The next morning, Chris showed up and the four of us drove out to the F5 building, just west of the Space Needle. We arrived about an hour early, but we got good seats and first go at breakfast. The morning was presentation after presentation of different mobile-specific SDKs, APIs and services from a number of different companies. Particularly interesting to me were Phonegap, a library that allows the developer to write a mobile app in HTML5/CSS3/javascript, wrap it in Phonegap to get an app that runs on Android, iPhone, Blackberry, and a couple other smart phone operating systems. Another company that had a cool presentation was Sencha, whose product, SenchaTouch, is a javascript library for creating mobile UIs. Amazon came to promote use of AWS as well.

At around noon, developers that wanted extra help and developers that wanted a project to work on milled around in the middle of the room, forming groups for the afternoon hack session. The four of us already had our own ideas so we just began hacking right away. Representatives from the companies that presented in the morning milled around, helping developers with problems using their libraries. Elijah and Andrew worked on College Divestment. The link to the website version of their app is here. I used Sencha and Phonegap to work on an app that I haven’t quite finished yet. Hopefully I’ll finish within the next couple weeks. I’ll post here when I finish.

I spent the first couple hours of the hack session trying to get Phonegap and Sencha to work. It was a little confusing at first, but with the Sencha representative’s help, I was able to get started. He recommended developing the javascript app in the browser, in order to have access to standard javascript debugging tools. After a little bit, it was starting to concern me how slow my app would load on my phone. Whenever I clicked the launcher icon, a white screen would appear on my phone and it would be a full second before the rest of the app loaded. This behavior was consistent and I could replicate it in my browser. I took the problem to the Sencha rep, who looked a little concerned and didn’t know what the problem was. He grabbed a copy of my sourcecode and headed back to his laptop to poke at it for awhile. After another half an hour of trying to figure out the problem, I was getting frustrated with Sencha and decided to head back to native Android. Another half an hour later, the Sencha guy came back and told me he found the bug. It was a bug in the Sencha library that caused the library to wait for a specified amount of time before loading. He pointed me to a specific place in the code to fix the bug, and things worked much better after that. I didn’t end up being able to finish my app, but I got a sizable chunk done, which I was fairly pleased with.

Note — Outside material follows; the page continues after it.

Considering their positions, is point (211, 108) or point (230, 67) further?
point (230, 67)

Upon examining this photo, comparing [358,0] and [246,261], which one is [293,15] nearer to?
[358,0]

At 6:30, different groups of developers presented their apps to the rest of the group. There were a couple that were interesting, some were boring. Amazon gave $25 gift cards to the developers of the top apps. Andrew and Elijah made it into the top 6! Another winner made an app that blinks green, white and black to attract taxi drivers at night. Congrats to all the winners!

All in all, the mobile hackathon was super fun. We hung out, wrote code, had free food, a free t-shirt, learned new APIs and SDKs. It was also pretty nice to get in-person help with the developers of those libraries. I hope they put on more events.